富士山の東に“つるし雲” 雨が降る予兆
2023年9月21日(木)9時6分 ウェザーニュース
2023/09/21 09:17 ウェザーニュース
今日9月21日(木)の朝、富士山の東側の上空に滑らかな円形の雲が出現し、山梨から目撃されています。
上空の風に乗って流れる普通の雲と違い、いちど出現すると場所がほとんど動きません。その様子が山の風下に吊されているように見えるので「つるし雲」と呼ばれます。
つるし雲とは
つるし雲は「レンズ雲」と呼ばれる種類の雲の一種で、高い山の風下に出現します。特に、
・上空を一定の強い風が吹いている
・上空の空気が湿っている
という気象条件が重なった時に発生しやすくなります。
強い風が山にぶつかると風の流れが変わり、風下では上下に振動する空気の波ができます。これを山岳波と呼びます。

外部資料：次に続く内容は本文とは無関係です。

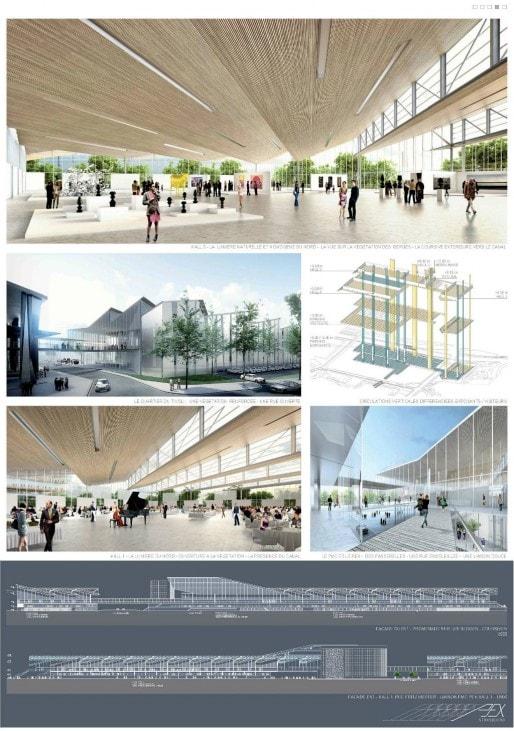 Parc expo et quartier d 39 affaires les projets se for Parc des expo strasbourg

空気が湿っていると、波の山の部分で空気が上昇することで雲が発生し、波の谷の部分で空気が下降することで雲が消える、という原理で波に沿って雲ができます。
波の上下する場所はほぼ一定なので、空気は入れ替わっていても同じ場所で雲が出現し続けるわけです。
富士山のような単独峰の風下では円盤状や手羽先状のレンズ雲になり、山脈の風下に出来る場合は山脈と平行な帯状のロール雲になります。
天気下り坂となる予兆
上空に湿った空気が流れ込んでいるときに発生するという条件から、つるし雲が見えると天気が下り坂に向かうことが多いといわれます。
今日は日本海に停滞する前線と並行して湿った西風が東日本や西日本の上空を吹いています。記事内の「つるし雲」の写真が撮影された時点では、山梨県内はまだ雨が降っていなかったものの、この後は雨の降りやすい状況が続く予想です。まさに天気下り坂の予兆だったといえそうです。